## Job
Edit the data below by replacing each instance of "green pine tree" with "conifer" and leaving every other part as it is. Omit the pictures from your answer.

## Given entries
○ ○ ○ ○ ○

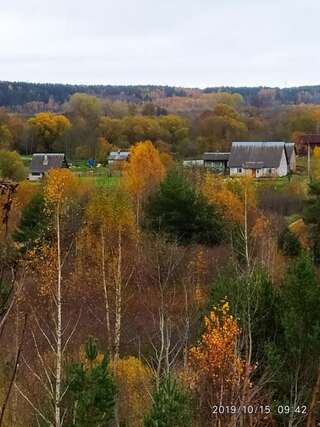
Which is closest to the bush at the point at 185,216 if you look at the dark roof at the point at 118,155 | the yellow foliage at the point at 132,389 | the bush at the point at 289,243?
the bush at the point at 289,243

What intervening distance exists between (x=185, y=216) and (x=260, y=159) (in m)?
27.9

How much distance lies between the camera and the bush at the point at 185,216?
2702 centimetres

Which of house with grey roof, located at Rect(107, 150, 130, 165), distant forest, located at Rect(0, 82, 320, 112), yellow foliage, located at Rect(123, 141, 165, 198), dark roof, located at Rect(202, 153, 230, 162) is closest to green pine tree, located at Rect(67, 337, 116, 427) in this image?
yellow foliage, located at Rect(123, 141, 165, 198)

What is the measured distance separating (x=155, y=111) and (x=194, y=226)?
79292 millimetres

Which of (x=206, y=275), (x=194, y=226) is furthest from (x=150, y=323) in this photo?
(x=194, y=226)

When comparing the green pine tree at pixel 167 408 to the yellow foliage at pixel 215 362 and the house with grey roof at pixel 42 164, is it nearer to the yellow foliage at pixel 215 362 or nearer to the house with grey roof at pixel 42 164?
the yellow foliage at pixel 215 362

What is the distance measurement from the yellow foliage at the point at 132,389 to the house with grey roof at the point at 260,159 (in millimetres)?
38330

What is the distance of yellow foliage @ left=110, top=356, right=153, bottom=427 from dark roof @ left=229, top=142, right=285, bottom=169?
39.1m

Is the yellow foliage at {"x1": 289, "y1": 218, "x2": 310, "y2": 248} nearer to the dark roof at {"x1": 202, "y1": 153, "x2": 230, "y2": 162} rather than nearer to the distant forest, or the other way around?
the dark roof at {"x1": 202, "y1": 153, "x2": 230, "y2": 162}

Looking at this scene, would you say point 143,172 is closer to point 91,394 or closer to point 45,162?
point 45,162

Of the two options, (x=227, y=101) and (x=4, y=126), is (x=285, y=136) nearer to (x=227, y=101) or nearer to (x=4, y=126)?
(x=4, y=126)

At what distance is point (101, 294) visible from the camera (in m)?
23.7

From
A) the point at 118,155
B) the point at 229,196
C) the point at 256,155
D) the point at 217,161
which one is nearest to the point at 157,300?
the point at 229,196

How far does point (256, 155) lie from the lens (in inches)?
2130
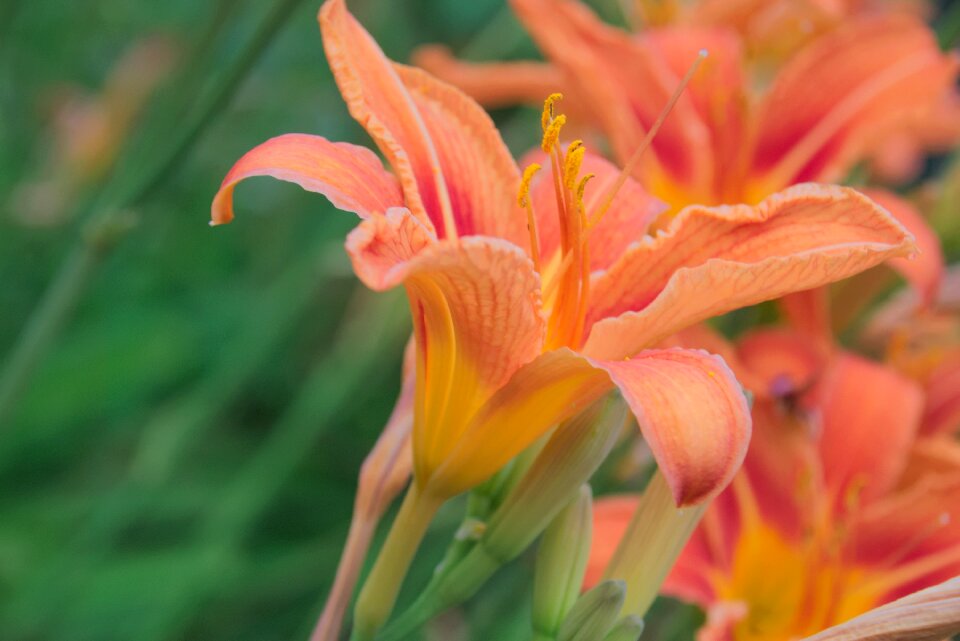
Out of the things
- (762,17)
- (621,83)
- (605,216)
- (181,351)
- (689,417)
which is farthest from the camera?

○ ○ ○ ○ ○

## Solution
Which is closest to the bush at the point at 185,216 if you look at the dark roof at the point at 118,155 | the yellow foliage at the point at 132,389 | the bush at the point at 289,243?
the bush at the point at 289,243

What intervening distance exists between (x=185, y=216) and (x=260, y=159) (in m)?
27.9

How much distance lies between the camera and the bush at the point at 185,216?
2702 centimetres

Which of house with grey roof, located at Rect(107, 150, 130, 165), distant forest, located at Rect(0, 82, 320, 112), yellow foliage, located at Rect(123, 141, 165, 198), dark roof, located at Rect(202, 153, 230, 162) is closest to conifer, located at Rect(67, 337, 116, 427) in this image?
yellow foliage, located at Rect(123, 141, 165, 198)

What is the measured distance separating (x=155, y=111) and (x=194, y=226)?
79292 millimetres

Which of (x=206, y=275), (x=194, y=226) is furthest from (x=150, y=323) in this photo?
(x=194, y=226)

When comparing the conifer at pixel 167 408 to the yellow foliage at pixel 215 362 and the house with grey roof at pixel 42 164, is it nearer to the yellow foliage at pixel 215 362 or nearer to the house with grey roof at pixel 42 164?
the yellow foliage at pixel 215 362

What is the distance measurement from the yellow foliage at the point at 132,389 to the house with grey roof at the point at 260,159 (in millimetres)?
38330

What is the distance of yellow foliage @ left=110, top=356, right=153, bottom=427 from dark roof @ left=229, top=142, right=285, bottom=169?
39.1m

Is the yellow foliage at {"x1": 289, "y1": 218, "x2": 310, "y2": 248} nearer to the dark roof at {"x1": 202, "y1": 153, "x2": 230, "y2": 162} rather than nearer to the distant forest, or the other way around?
the dark roof at {"x1": 202, "y1": 153, "x2": 230, "y2": 162}

Looking at this scene, would you say point 143,172 is closer to point 91,394 or closer to point 45,162?
point 45,162

Of the two options, (x=227, y=101) and (x=4, y=126), is (x=285, y=136) nearer to (x=227, y=101) or nearer to (x=4, y=126)?
(x=4, y=126)

At what distance is point (101, 294) visible from the camera (in m)?
23.7

From
A) the point at 118,155
B) the point at 229,196
C) the point at 256,155
D) the point at 217,161
which one is nearest to the point at 157,300?
the point at 229,196

How far does point (256, 155) lie from the lens (in inches)?
2130
Out of the things
- (762,17)
- (621,83)
- (605,216)
- (181,351)
- (689,417)
which is farthest from the camera?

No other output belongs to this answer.